Items listed in a dataset:
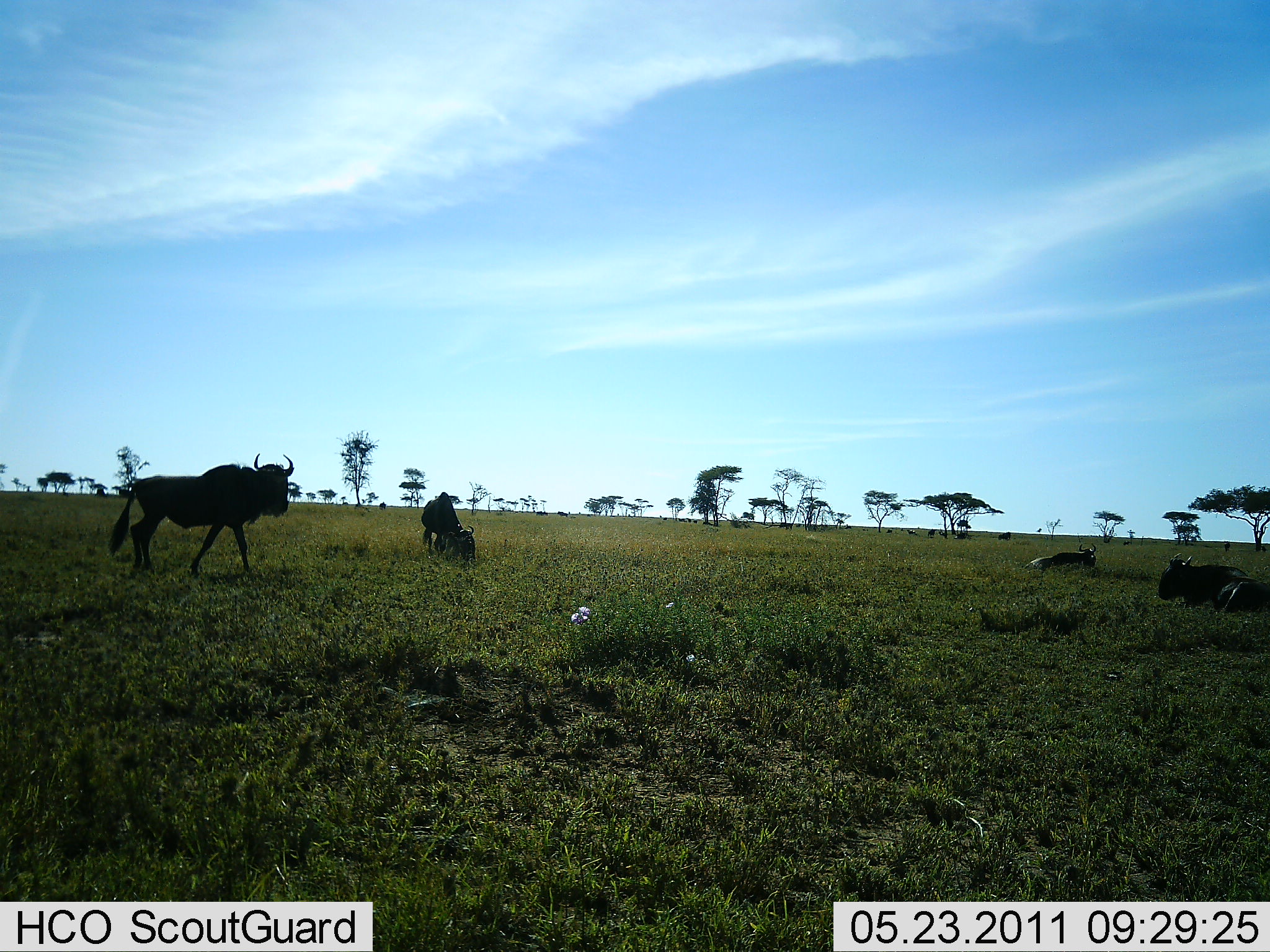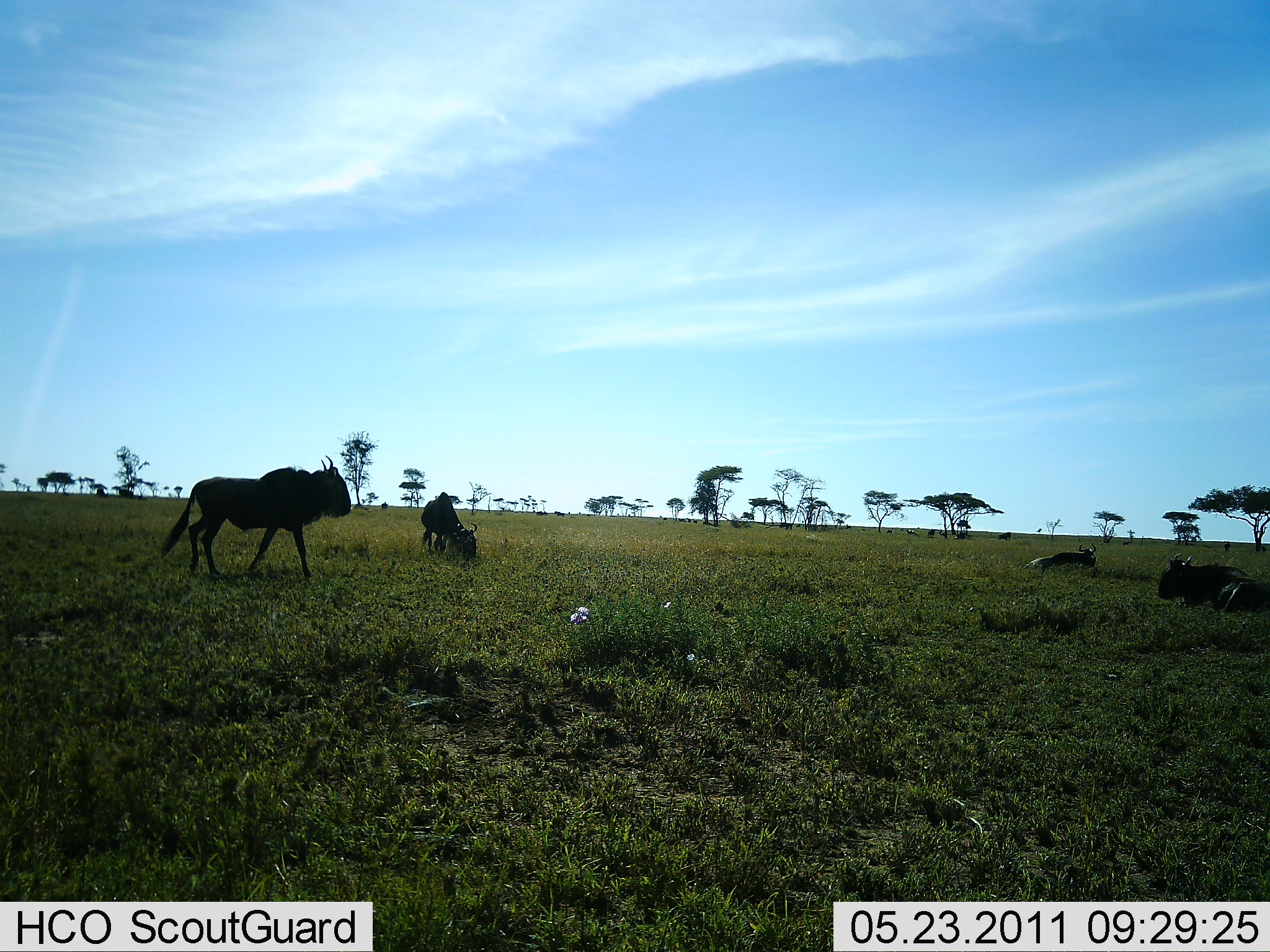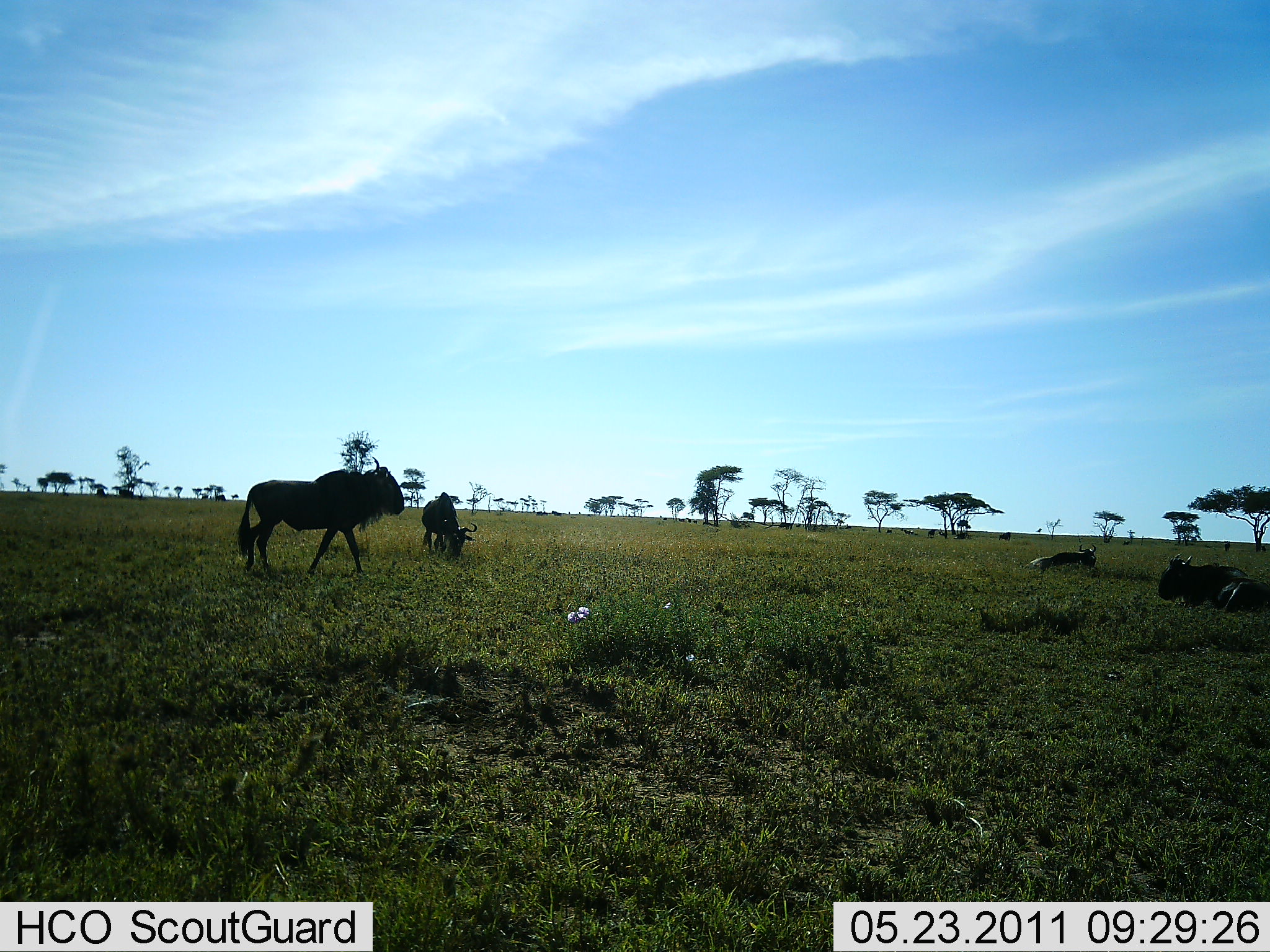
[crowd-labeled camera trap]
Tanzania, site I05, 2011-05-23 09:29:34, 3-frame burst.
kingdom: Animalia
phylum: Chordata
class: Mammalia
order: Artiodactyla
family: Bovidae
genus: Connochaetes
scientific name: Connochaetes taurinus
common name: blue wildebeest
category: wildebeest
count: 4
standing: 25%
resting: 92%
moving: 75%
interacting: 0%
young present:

* TASK BRIEF
Word for word, copy the line containing "standing: 25%" and each line after it to the end of the records, and nothing besides.

* EXERCISE SOLUTION
standing: 25%
resting: 92%
moving: 75%
interacting: 0%
young present:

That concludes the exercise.